Lompat ke konten Lompat ke sidebar Lompat ke footer

Widget Atas Posting

Eksistensi Hukuman Fisik Dalam Pendidikan


BAB III

Eksistensi Hukuman Fisik Dalam Pendidikan

                                                         
A.    Tinjauan Hukum Formal Penerapan Hukuman Fisik dalam Pendidikan

Pelaksanaan  hukuman fisik mempunyai hikmah dan tujuan tersendiri. Menurut Islam, hukuman terhadap yang melakukan pelanggaran mempunyai tujuan pendidikan. Hal ini dinyatakan oleh Ibnu Hajar bahwa “Pemberian hukuman dalam Islam adalah sebagai tuntunan dan bimbingan dan bukan sebagai hardikan atau balas dendam”[1]. Secara umum pemberian hukuman adalah untuk membersihkan kesalahan seseorang yang telah melakukan pelanggaran, serta menghambat orang lain, baik individu maupun kelompok untuk melakukan aksi pelanggaran dan kejahatan yang dapat mengakibatkan kerugian dipihak pelaku pelanggaran sendiri dan orang lain pada umumnya.

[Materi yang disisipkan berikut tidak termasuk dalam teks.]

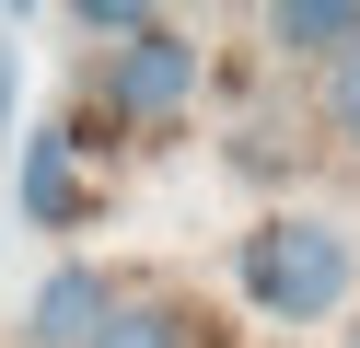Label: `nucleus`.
Returning a JSON list of instances; mask_svg holds the SVG:
<instances>
[{
    "label": "nucleus",
    "mask_w": 360,
    "mask_h": 348,
    "mask_svg": "<svg viewBox=\"0 0 360 348\" xmlns=\"http://www.w3.org/2000/svg\"><path fill=\"white\" fill-rule=\"evenodd\" d=\"M94 348H186V325H174V314H105Z\"/></svg>",
    "instance_id": "6"
},
{
    "label": "nucleus",
    "mask_w": 360,
    "mask_h": 348,
    "mask_svg": "<svg viewBox=\"0 0 360 348\" xmlns=\"http://www.w3.org/2000/svg\"><path fill=\"white\" fill-rule=\"evenodd\" d=\"M244 290H256L267 314H290V325L337 314V302H349V232H326V221H267V232H244Z\"/></svg>",
    "instance_id": "1"
},
{
    "label": "nucleus",
    "mask_w": 360,
    "mask_h": 348,
    "mask_svg": "<svg viewBox=\"0 0 360 348\" xmlns=\"http://www.w3.org/2000/svg\"><path fill=\"white\" fill-rule=\"evenodd\" d=\"M24 209H35V221H70V151H58V139L24 151Z\"/></svg>",
    "instance_id": "5"
},
{
    "label": "nucleus",
    "mask_w": 360,
    "mask_h": 348,
    "mask_svg": "<svg viewBox=\"0 0 360 348\" xmlns=\"http://www.w3.org/2000/svg\"><path fill=\"white\" fill-rule=\"evenodd\" d=\"M105 314H117V302H105V278H94V267H58L47 290H35V348H94Z\"/></svg>",
    "instance_id": "3"
},
{
    "label": "nucleus",
    "mask_w": 360,
    "mask_h": 348,
    "mask_svg": "<svg viewBox=\"0 0 360 348\" xmlns=\"http://www.w3.org/2000/svg\"><path fill=\"white\" fill-rule=\"evenodd\" d=\"M267 35H279V46H360V12H349V0H279Z\"/></svg>",
    "instance_id": "4"
},
{
    "label": "nucleus",
    "mask_w": 360,
    "mask_h": 348,
    "mask_svg": "<svg viewBox=\"0 0 360 348\" xmlns=\"http://www.w3.org/2000/svg\"><path fill=\"white\" fill-rule=\"evenodd\" d=\"M326 116H337V139H349V151H360V46H349V58H337V93H326Z\"/></svg>",
    "instance_id": "7"
},
{
    "label": "nucleus",
    "mask_w": 360,
    "mask_h": 348,
    "mask_svg": "<svg viewBox=\"0 0 360 348\" xmlns=\"http://www.w3.org/2000/svg\"><path fill=\"white\" fill-rule=\"evenodd\" d=\"M186 93H198V46L163 35V23H140L117 46V70H105V105H128V116H174Z\"/></svg>",
    "instance_id": "2"
}]
</instances>
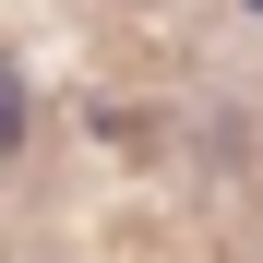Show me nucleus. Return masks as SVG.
<instances>
[{
    "mask_svg": "<svg viewBox=\"0 0 263 263\" xmlns=\"http://www.w3.org/2000/svg\"><path fill=\"white\" fill-rule=\"evenodd\" d=\"M24 132H36V96H24V72H12V60H0V167L24 156Z\"/></svg>",
    "mask_w": 263,
    "mask_h": 263,
    "instance_id": "obj_1",
    "label": "nucleus"
}]
</instances>
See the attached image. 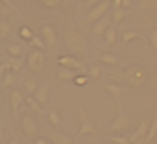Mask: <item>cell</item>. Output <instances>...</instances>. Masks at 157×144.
<instances>
[{"instance_id": "cell-1", "label": "cell", "mask_w": 157, "mask_h": 144, "mask_svg": "<svg viewBox=\"0 0 157 144\" xmlns=\"http://www.w3.org/2000/svg\"><path fill=\"white\" fill-rule=\"evenodd\" d=\"M64 44H66V48H68V51L71 53L73 56H76V58H81V56H85L86 53H88V41H86V38L81 32L73 31V29L71 31H66Z\"/></svg>"}, {"instance_id": "cell-2", "label": "cell", "mask_w": 157, "mask_h": 144, "mask_svg": "<svg viewBox=\"0 0 157 144\" xmlns=\"http://www.w3.org/2000/svg\"><path fill=\"white\" fill-rule=\"evenodd\" d=\"M46 54L44 51H41V49H32V51H29L27 54V68L31 73H41L42 70L46 68Z\"/></svg>"}, {"instance_id": "cell-3", "label": "cell", "mask_w": 157, "mask_h": 144, "mask_svg": "<svg viewBox=\"0 0 157 144\" xmlns=\"http://www.w3.org/2000/svg\"><path fill=\"white\" fill-rule=\"evenodd\" d=\"M145 78H147L145 71H144V68H140V66H132V68L123 71V80H125V83L130 86H142L144 83H145Z\"/></svg>"}, {"instance_id": "cell-4", "label": "cell", "mask_w": 157, "mask_h": 144, "mask_svg": "<svg viewBox=\"0 0 157 144\" xmlns=\"http://www.w3.org/2000/svg\"><path fill=\"white\" fill-rule=\"evenodd\" d=\"M78 119H79V130L76 134V139H81L83 136H88V134H96V127L95 124L90 120L88 114L83 107L78 109Z\"/></svg>"}, {"instance_id": "cell-5", "label": "cell", "mask_w": 157, "mask_h": 144, "mask_svg": "<svg viewBox=\"0 0 157 144\" xmlns=\"http://www.w3.org/2000/svg\"><path fill=\"white\" fill-rule=\"evenodd\" d=\"M21 127H22V132H24L27 137H37L39 126H37L36 117L32 115V110L24 112V115L21 117Z\"/></svg>"}, {"instance_id": "cell-6", "label": "cell", "mask_w": 157, "mask_h": 144, "mask_svg": "<svg viewBox=\"0 0 157 144\" xmlns=\"http://www.w3.org/2000/svg\"><path fill=\"white\" fill-rule=\"evenodd\" d=\"M108 7H110V2L108 0H103L101 4H98V5H95L93 9H90L88 15H86V22H93V24H95L96 21H100V19L106 14Z\"/></svg>"}, {"instance_id": "cell-7", "label": "cell", "mask_w": 157, "mask_h": 144, "mask_svg": "<svg viewBox=\"0 0 157 144\" xmlns=\"http://www.w3.org/2000/svg\"><path fill=\"white\" fill-rule=\"evenodd\" d=\"M128 127H130V119L123 112H118L117 117L113 119V122L110 124L108 129L112 130V134H115V132H125Z\"/></svg>"}, {"instance_id": "cell-8", "label": "cell", "mask_w": 157, "mask_h": 144, "mask_svg": "<svg viewBox=\"0 0 157 144\" xmlns=\"http://www.w3.org/2000/svg\"><path fill=\"white\" fill-rule=\"evenodd\" d=\"M41 34H42V39H44L46 46H48V48H51V49H54L56 48V42H58V34H56V29L52 27V26L46 24V26H42Z\"/></svg>"}, {"instance_id": "cell-9", "label": "cell", "mask_w": 157, "mask_h": 144, "mask_svg": "<svg viewBox=\"0 0 157 144\" xmlns=\"http://www.w3.org/2000/svg\"><path fill=\"white\" fill-rule=\"evenodd\" d=\"M24 105V97L19 90H12L10 92V107H12V114H14V119L17 120L21 117V107Z\"/></svg>"}, {"instance_id": "cell-10", "label": "cell", "mask_w": 157, "mask_h": 144, "mask_svg": "<svg viewBox=\"0 0 157 144\" xmlns=\"http://www.w3.org/2000/svg\"><path fill=\"white\" fill-rule=\"evenodd\" d=\"M149 127H150L149 120H142V122H140V126H139V129H137L135 132L128 137L130 144H142L144 141H145L147 132H149Z\"/></svg>"}, {"instance_id": "cell-11", "label": "cell", "mask_w": 157, "mask_h": 144, "mask_svg": "<svg viewBox=\"0 0 157 144\" xmlns=\"http://www.w3.org/2000/svg\"><path fill=\"white\" fill-rule=\"evenodd\" d=\"M59 66H64V68H69V70H83V61L76 56H71V54H66V56H59L58 59Z\"/></svg>"}, {"instance_id": "cell-12", "label": "cell", "mask_w": 157, "mask_h": 144, "mask_svg": "<svg viewBox=\"0 0 157 144\" xmlns=\"http://www.w3.org/2000/svg\"><path fill=\"white\" fill-rule=\"evenodd\" d=\"M103 88L108 93H112V97L115 98L117 107H118V112H122V95H123V92H125V88H123L122 85H112V83H106Z\"/></svg>"}, {"instance_id": "cell-13", "label": "cell", "mask_w": 157, "mask_h": 144, "mask_svg": "<svg viewBox=\"0 0 157 144\" xmlns=\"http://www.w3.org/2000/svg\"><path fill=\"white\" fill-rule=\"evenodd\" d=\"M49 93H51V85L46 82L44 85H41L37 90H36V93L32 97H34V98L37 100L41 105H46V103H48V100H49Z\"/></svg>"}, {"instance_id": "cell-14", "label": "cell", "mask_w": 157, "mask_h": 144, "mask_svg": "<svg viewBox=\"0 0 157 144\" xmlns=\"http://www.w3.org/2000/svg\"><path fill=\"white\" fill-rule=\"evenodd\" d=\"M49 139L52 144H73V139L64 132H59V130H49Z\"/></svg>"}, {"instance_id": "cell-15", "label": "cell", "mask_w": 157, "mask_h": 144, "mask_svg": "<svg viewBox=\"0 0 157 144\" xmlns=\"http://www.w3.org/2000/svg\"><path fill=\"white\" fill-rule=\"evenodd\" d=\"M108 24H110V19L106 17V15H103L100 21H96L95 24H93V27H91V32L95 36H101V34H105L106 31H108Z\"/></svg>"}, {"instance_id": "cell-16", "label": "cell", "mask_w": 157, "mask_h": 144, "mask_svg": "<svg viewBox=\"0 0 157 144\" xmlns=\"http://www.w3.org/2000/svg\"><path fill=\"white\" fill-rule=\"evenodd\" d=\"M56 76H58L61 82H69V80H75L76 73H75V70H69V68H64V66H59L58 71H56Z\"/></svg>"}, {"instance_id": "cell-17", "label": "cell", "mask_w": 157, "mask_h": 144, "mask_svg": "<svg viewBox=\"0 0 157 144\" xmlns=\"http://www.w3.org/2000/svg\"><path fill=\"white\" fill-rule=\"evenodd\" d=\"M7 68H9V71H14V73H17V71H21L22 70V66H24V61H22L21 58H14V56H9L7 58Z\"/></svg>"}, {"instance_id": "cell-18", "label": "cell", "mask_w": 157, "mask_h": 144, "mask_svg": "<svg viewBox=\"0 0 157 144\" xmlns=\"http://www.w3.org/2000/svg\"><path fill=\"white\" fill-rule=\"evenodd\" d=\"M25 103H27L29 110H32V112H37V114H44V105H41V103L37 102V100L34 98V97L29 95L27 98H25Z\"/></svg>"}, {"instance_id": "cell-19", "label": "cell", "mask_w": 157, "mask_h": 144, "mask_svg": "<svg viewBox=\"0 0 157 144\" xmlns=\"http://www.w3.org/2000/svg\"><path fill=\"white\" fill-rule=\"evenodd\" d=\"M157 136V115H154V119H152V124H150V127H149V132H147V136H145V141H144V144H150L152 142V139Z\"/></svg>"}, {"instance_id": "cell-20", "label": "cell", "mask_w": 157, "mask_h": 144, "mask_svg": "<svg viewBox=\"0 0 157 144\" xmlns=\"http://www.w3.org/2000/svg\"><path fill=\"white\" fill-rule=\"evenodd\" d=\"M7 53L9 56H14V58H21L22 53H24V49H22L21 44H17V42H10V44H7Z\"/></svg>"}, {"instance_id": "cell-21", "label": "cell", "mask_w": 157, "mask_h": 144, "mask_svg": "<svg viewBox=\"0 0 157 144\" xmlns=\"http://www.w3.org/2000/svg\"><path fill=\"white\" fill-rule=\"evenodd\" d=\"M10 36V24L5 19L0 17V41H4Z\"/></svg>"}, {"instance_id": "cell-22", "label": "cell", "mask_w": 157, "mask_h": 144, "mask_svg": "<svg viewBox=\"0 0 157 144\" xmlns=\"http://www.w3.org/2000/svg\"><path fill=\"white\" fill-rule=\"evenodd\" d=\"M140 38V32L137 31H123L122 34V42L123 44H128L130 41H133V39H139Z\"/></svg>"}, {"instance_id": "cell-23", "label": "cell", "mask_w": 157, "mask_h": 144, "mask_svg": "<svg viewBox=\"0 0 157 144\" xmlns=\"http://www.w3.org/2000/svg\"><path fill=\"white\" fill-rule=\"evenodd\" d=\"M24 86H25V92H27L29 95H34L36 90L39 88V86H37V80H36V78H27V80H25V83H24Z\"/></svg>"}, {"instance_id": "cell-24", "label": "cell", "mask_w": 157, "mask_h": 144, "mask_svg": "<svg viewBox=\"0 0 157 144\" xmlns=\"http://www.w3.org/2000/svg\"><path fill=\"white\" fill-rule=\"evenodd\" d=\"M127 14H128V10H127V9H123V7H120V9H113V14H112L113 22H122L123 19L127 17Z\"/></svg>"}, {"instance_id": "cell-25", "label": "cell", "mask_w": 157, "mask_h": 144, "mask_svg": "<svg viewBox=\"0 0 157 144\" xmlns=\"http://www.w3.org/2000/svg\"><path fill=\"white\" fill-rule=\"evenodd\" d=\"M14 83H15V73L7 71L4 75V78H2V86H4V88H9V86H12Z\"/></svg>"}, {"instance_id": "cell-26", "label": "cell", "mask_w": 157, "mask_h": 144, "mask_svg": "<svg viewBox=\"0 0 157 144\" xmlns=\"http://www.w3.org/2000/svg\"><path fill=\"white\" fill-rule=\"evenodd\" d=\"M139 9L154 10V9H157V0H139Z\"/></svg>"}, {"instance_id": "cell-27", "label": "cell", "mask_w": 157, "mask_h": 144, "mask_svg": "<svg viewBox=\"0 0 157 144\" xmlns=\"http://www.w3.org/2000/svg\"><path fill=\"white\" fill-rule=\"evenodd\" d=\"M100 61L105 63V65H117V61H118V58H117L115 54H112V53H103L101 56H100Z\"/></svg>"}, {"instance_id": "cell-28", "label": "cell", "mask_w": 157, "mask_h": 144, "mask_svg": "<svg viewBox=\"0 0 157 144\" xmlns=\"http://www.w3.org/2000/svg\"><path fill=\"white\" fill-rule=\"evenodd\" d=\"M29 42H31V46L34 49H41V51H44V49L48 48V46H46V42H44V39L39 38V36H34V38H32Z\"/></svg>"}, {"instance_id": "cell-29", "label": "cell", "mask_w": 157, "mask_h": 144, "mask_svg": "<svg viewBox=\"0 0 157 144\" xmlns=\"http://www.w3.org/2000/svg\"><path fill=\"white\" fill-rule=\"evenodd\" d=\"M19 36H21L22 39H25V41H31V39L34 38V32H32L31 27H27V26H22V27L19 29Z\"/></svg>"}, {"instance_id": "cell-30", "label": "cell", "mask_w": 157, "mask_h": 144, "mask_svg": "<svg viewBox=\"0 0 157 144\" xmlns=\"http://www.w3.org/2000/svg\"><path fill=\"white\" fill-rule=\"evenodd\" d=\"M106 139H110L112 142L115 144H130V139L127 136H117V134H110V136H106Z\"/></svg>"}, {"instance_id": "cell-31", "label": "cell", "mask_w": 157, "mask_h": 144, "mask_svg": "<svg viewBox=\"0 0 157 144\" xmlns=\"http://www.w3.org/2000/svg\"><path fill=\"white\" fill-rule=\"evenodd\" d=\"M48 119H49V122H51V126H61V115H59V112H56V110H49Z\"/></svg>"}, {"instance_id": "cell-32", "label": "cell", "mask_w": 157, "mask_h": 144, "mask_svg": "<svg viewBox=\"0 0 157 144\" xmlns=\"http://www.w3.org/2000/svg\"><path fill=\"white\" fill-rule=\"evenodd\" d=\"M117 39H118V38H117V31H115V29H108V31L105 32V42H106L108 46L115 44Z\"/></svg>"}, {"instance_id": "cell-33", "label": "cell", "mask_w": 157, "mask_h": 144, "mask_svg": "<svg viewBox=\"0 0 157 144\" xmlns=\"http://www.w3.org/2000/svg\"><path fill=\"white\" fill-rule=\"evenodd\" d=\"M44 9H58L61 5V0H39Z\"/></svg>"}, {"instance_id": "cell-34", "label": "cell", "mask_w": 157, "mask_h": 144, "mask_svg": "<svg viewBox=\"0 0 157 144\" xmlns=\"http://www.w3.org/2000/svg\"><path fill=\"white\" fill-rule=\"evenodd\" d=\"M100 75H101V68H100L98 65H91L88 68V76H91V78H100Z\"/></svg>"}, {"instance_id": "cell-35", "label": "cell", "mask_w": 157, "mask_h": 144, "mask_svg": "<svg viewBox=\"0 0 157 144\" xmlns=\"http://www.w3.org/2000/svg\"><path fill=\"white\" fill-rule=\"evenodd\" d=\"M73 82H75L76 86H85L86 83H88V76H86V75H76Z\"/></svg>"}, {"instance_id": "cell-36", "label": "cell", "mask_w": 157, "mask_h": 144, "mask_svg": "<svg viewBox=\"0 0 157 144\" xmlns=\"http://www.w3.org/2000/svg\"><path fill=\"white\" fill-rule=\"evenodd\" d=\"M149 41H150V44H152V48H155V49H157V27L154 29L152 32H150Z\"/></svg>"}, {"instance_id": "cell-37", "label": "cell", "mask_w": 157, "mask_h": 144, "mask_svg": "<svg viewBox=\"0 0 157 144\" xmlns=\"http://www.w3.org/2000/svg\"><path fill=\"white\" fill-rule=\"evenodd\" d=\"M0 2H2L4 5H7V7H10V10H14V12H17V14H19V9L15 7V4L12 2V0H0Z\"/></svg>"}, {"instance_id": "cell-38", "label": "cell", "mask_w": 157, "mask_h": 144, "mask_svg": "<svg viewBox=\"0 0 157 144\" xmlns=\"http://www.w3.org/2000/svg\"><path fill=\"white\" fill-rule=\"evenodd\" d=\"M101 2H103V0H86V2H85V5H86V7H90V9H93L95 5L101 4Z\"/></svg>"}, {"instance_id": "cell-39", "label": "cell", "mask_w": 157, "mask_h": 144, "mask_svg": "<svg viewBox=\"0 0 157 144\" xmlns=\"http://www.w3.org/2000/svg\"><path fill=\"white\" fill-rule=\"evenodd\" d=\"M122 7L127 9V10H128V9H132V0H122Z\"/></svg>"}, {"instance_id": "cell-40", "label": "cell", "mask_w": 157, "mask_h": 144, "mask_svg": "<svg viewBox=\"0 0 157 144\" xmlns=\"http://www.w3.org/2000/svg\"><path fill=\"white\" fill-rule=\"evenodd\" d=\"M7 12H9V10H7V5H4L2 2H0V17H4Z\"/></svg>"}, {"instance_id": "cell-41", "label": "cell", "mask_w": 157, "mask_h": 144, "mask_svg": "<svg viewBox=\"0 0 157 144\" xmlns=\"http://www.w3.org/2000/svg\"><path fill=\"white\" fill-rule=\"evenodd\" d=\"M5 139V127L0 124V141H4Z\"/></svg>"}, {"instance_id": "cell-42", "label": "cell", "mask_w": 157, "mask_h": 144, "mask_svg": "<svg viewBox=\"0 0 157 144\" xmlns=\"http://www.w3.org/2000/svg\"><path fill=\"white\" fill-rule=\"evenodd\" d=\"M122 7V0H113V9H120Z\"/></svg>"}, {"instance_id": "cell-43", "label": "cell", "mask_w": 157, "mask_h": 144, "mask_svg": "<svg viewBox=\"0 0 157 144\" xmlns=\"http://www.w3.org/2000/svg\"><path fill=\"white\" fill-rule=\"evenodd\" d=\"M36 144H49L48 139H42V137H39V139H36Z\"/></svg>"}, {"instance_id": "cell-44", "label": "cell", "mask_w": 157, "mask_h": 144, "mask_svg": "<svg viewBox=\"0 0 157 144\" xmlns=\"http://www.w3.org/2000/svg\"><path fill=\"white\" fill-rule=\"evenodd\" d=\"M9 144H19V139H15V137H14V139L9 141Z\"/></svg>"}, {"instance_id": "cell-45", "label": "cell", "mask_w": 157, "mask_h": 144, "mask_svg": "<svg viewBox=\"0 0 157 144\" xmlns=\"http://www.w3.org/2000/svg\"><path fill=\"white\" fill-rule=\"evenodd\" d=\"M79 2H81V4H85V2H86V0H79Z\"/></svg>"}, {"instance_id": "cell-46", "label": "cell", "mask_w": 157, "mask_h": 144, "mask_svg": "<svg viewBox=\"0 0 157 144\" xmlns=\"http://www.w3.org/2000/svg\"><path fill=\"white\" fill-rule=\"evenodd\" d=\"M155 115H157V114H155Z\"/></svg>"}]
</instances>
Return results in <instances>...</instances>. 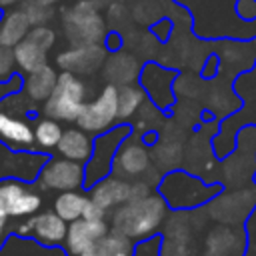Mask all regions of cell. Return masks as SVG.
I'll list each match as a JSON object with an SVG mask.
<instances>
[{
	"label": "cell",
	"mask_w": 256,
	"mask_h": 256,
	"mask_svg": "<svg viewBox=\"0 0 256 256\" xmlns=\"http://www.w3.org/2000/svg\"><path fill=\"white\" fill-rule=\"evenodd\" d=\"M168 202L164 196L154 190L152 194L136 200H128L114 212H110V230H116L130 240H142L154 234H160L168 218Z\"/></svg>",
	"instance_id": "6da1fadb"
},
{
	"label": "cell",
	"mask_w": 256,
	"mask_h": 256,
	"mask_svg": "<svg viewBox=\"0 0 256 256\" xmlns=\"http://www.w3.org/2000/svg\"><path fill=\"white\" fill-rule=\"evenodd\" d=\"M156 190L164 196V200L168 202L170 208L196 210V208L208 204L216 194H220L222 186L220 184H206L198 176L188 174L186 170L174 168L162 176Z\"/></svg>",
	"instance_id": "7a4b0ae2"
},
{
	"label": "cell",
	"mask_w": 256,
	"mask_h": 256,
	"mask_svg": "<svg viewBox=\"0 0 256 256\" xmlns=\"http://www.w3.org/2000/svg\"><path fill=\"white\" fill-rule=\"evenodd\" d=\"M34 104L20 92L0 98V144L12 152L34 150V126L30 108Z\"/></svg>",
	"instance_id": "3957f363"
},
{
	"label": "cell",
	"mask_w": 256,
	"mask_h": 256,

Di samping itu pemberian hukuman juga bertujuan untuk menjaga ketertiban umum dan mendidik masyarakat secara keseluruhan bahwa segala bentuk perbuatan yang merugikan orang atau pihak lain dan menyimpang dari norma-norma yang berlaku akan dikenakan suatu hukuman yang setimpal.
B.    Tingkat Kebutuhan Hukuman Fisik dalam Pendidikan

Hukuman adalah “Penderitaan yang diberikan atau ditimbulkan dengan sengaja oleh seseorang (orang tua,guru, dan sebagainya) sesudah terjadi suatu pelanggaran, kejahatan, atau kesalahan”. Pengertian ini memberikan penegasan bahwa hukuman dijatuhkan kepada seseorang sebagai akibat pelanggaran, kejahatan, atau kesalahan yang dilakukannya[2]. Dalam pengertian lain dijelaskan tentang makna hukuman, yakni: “Suatu perbuatan dimana seseorang sadar dan sengaja menjatuhkan nestapa dengan orang lain dengan tujuan untuk memperbaiki atau melindungidirinya sendiri dari kelemahan jasmani dan rohani, sehingga terhindar dari segala macam pelanggaran”.[3] Berdasarkan pengertian ini menegaskan bahwa hukuman diberikan dengan tujuan untuk memperbaiki kesalahan yang dilakukan anak didik dan melindungi dirinya dariperbuatan yang kurang baik sehingga anak didik tidak melakukan kesalahan.
Di sisi lain makna hukuman adalah “Sesuatu yang diberikan kepada orang lain untuk membuat agar orang lain tersebut mengalami perasaan tidak senang untuk selanjutnya mengurangi perilaku yang yang menyebabakan dia dihukum.[4] Pengertian ini menegaskan bahwa hukuman merupakan satu bentuk terapi yang diberikan kepada seseorang agar ia mengurangi perilaku yang kurang baik yang menyebabkan ia dikenai hukuman.
Dalam dunia pendidikan, menurut Syamsul Bahri dan Aswan Zain menyebutkan bahwa hukuman adalah:
Reinforcement yang negatif, tetapi diperlukan dalan pendidikan. Hukuman dimaksud di sini tidak seperti hukuman penjara atau hukuman potong tangan. Tetapi hukuman adalah hukuman yang bersifat mendidik . Hukuman yang mendidik inilah yang diperlukan dalam pendidikan. Kesalahan anak didik karena melanggar disiplin dapat diberikan hukuman berupa sanksi menyapu lantai, mencatat bahan pelajaran yang ketinggalan, atau apasaja yang sifatnya mendidik.[5]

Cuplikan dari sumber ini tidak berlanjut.